**Textauszug:**
* * *

Endlichkeit – Lebensspanne – Historizität: Thesen und Einwände – Die Sprache der Gefühle: Ausdruck und Eindruck – Soziale Praktiken und Institutionen

II. Scham und Ehre

Herzenssachen – (Vor-)Moderne Gefühlsökonomien – Weibliche Tugenden: Schamhaftigkeit – Meynung und Gewohnheit – Definitionswandel – Obsessionen und Widersprüche – Natur und Evolution – Die Welt von heute: schamlos? – Sexuelle Scham im 20. Jahrhundert – Soziale Scham und innere Ehre – Beschämungen – Würde statt Ehre – Ehre zwischen Militär- und Zivilcourage

III. Mitleid und Empathie

Moralische Empfindungen – Vom Mitgefühl zum Mitleid – Erziehung des Mitleidens: Theater und Romane – Läppisches versus männliches Mitleid – Brüderlichkeit – Solidarität: Tat statt Phrase – Sozialreform und nationale Solidarität – Mitleid und Ekel – Mitgefühl als Distinktion – Zwischen Natur und Kultur – Reines Mitleid – Fernsten-Liebe? – Menschenrechte – Humanitarismus in der Diskussion

IV. Was bleibt

Anmerkungen

I. Was vergeht

Vergängliche Gefühle: Darunter mag man sich dreierlei vorstellen.

* * *

**Aufgabe:**
Welche Kapitelüberschriften mit römischer Nummerierung enthält das Inhaltsverzeichnis oben?

Einträge aus einem Datensatz:
* * *

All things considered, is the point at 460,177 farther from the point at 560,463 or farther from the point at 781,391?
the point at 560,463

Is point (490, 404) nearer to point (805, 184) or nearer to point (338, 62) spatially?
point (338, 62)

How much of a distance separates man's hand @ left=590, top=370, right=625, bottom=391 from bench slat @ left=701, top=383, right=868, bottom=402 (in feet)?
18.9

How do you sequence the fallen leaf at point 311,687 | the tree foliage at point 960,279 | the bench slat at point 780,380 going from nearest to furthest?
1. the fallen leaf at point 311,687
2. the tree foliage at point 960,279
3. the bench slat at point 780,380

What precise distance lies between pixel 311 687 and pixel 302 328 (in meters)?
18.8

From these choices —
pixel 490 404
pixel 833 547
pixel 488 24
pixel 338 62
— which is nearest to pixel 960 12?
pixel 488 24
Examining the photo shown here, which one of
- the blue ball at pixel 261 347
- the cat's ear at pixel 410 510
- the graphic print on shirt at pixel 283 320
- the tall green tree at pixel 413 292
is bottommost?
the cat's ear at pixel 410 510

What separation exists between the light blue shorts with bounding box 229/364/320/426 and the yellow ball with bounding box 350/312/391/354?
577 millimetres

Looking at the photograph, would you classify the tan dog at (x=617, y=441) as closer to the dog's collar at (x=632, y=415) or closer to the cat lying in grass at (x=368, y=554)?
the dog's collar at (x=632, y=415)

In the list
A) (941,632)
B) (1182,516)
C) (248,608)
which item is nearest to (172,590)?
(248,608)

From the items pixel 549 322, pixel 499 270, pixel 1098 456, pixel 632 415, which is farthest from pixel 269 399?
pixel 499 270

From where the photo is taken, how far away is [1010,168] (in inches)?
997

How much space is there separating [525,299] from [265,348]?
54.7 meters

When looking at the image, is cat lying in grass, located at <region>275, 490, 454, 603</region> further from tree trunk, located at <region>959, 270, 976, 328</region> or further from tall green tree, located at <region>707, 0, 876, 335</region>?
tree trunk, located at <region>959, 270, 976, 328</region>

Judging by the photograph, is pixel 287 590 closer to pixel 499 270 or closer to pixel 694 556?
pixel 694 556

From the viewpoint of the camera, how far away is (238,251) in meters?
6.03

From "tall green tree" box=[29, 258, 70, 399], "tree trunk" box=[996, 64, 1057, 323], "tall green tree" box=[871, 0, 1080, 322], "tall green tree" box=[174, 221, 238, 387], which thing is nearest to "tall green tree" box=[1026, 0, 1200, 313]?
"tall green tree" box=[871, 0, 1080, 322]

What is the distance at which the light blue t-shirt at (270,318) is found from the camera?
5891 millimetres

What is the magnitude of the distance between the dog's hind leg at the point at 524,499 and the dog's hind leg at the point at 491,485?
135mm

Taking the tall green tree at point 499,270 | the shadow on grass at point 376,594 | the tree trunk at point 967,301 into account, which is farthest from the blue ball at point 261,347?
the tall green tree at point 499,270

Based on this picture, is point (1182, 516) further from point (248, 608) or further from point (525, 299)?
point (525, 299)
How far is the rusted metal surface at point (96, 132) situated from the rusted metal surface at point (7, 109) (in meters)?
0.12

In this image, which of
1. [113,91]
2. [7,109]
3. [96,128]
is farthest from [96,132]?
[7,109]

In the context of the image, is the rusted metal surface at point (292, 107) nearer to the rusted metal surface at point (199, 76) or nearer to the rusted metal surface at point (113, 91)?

* * *

**Lösung:**
I. Was vergeht
II. Scham und Ehre
III. Mitleid und Empathie
IV. Was bleibt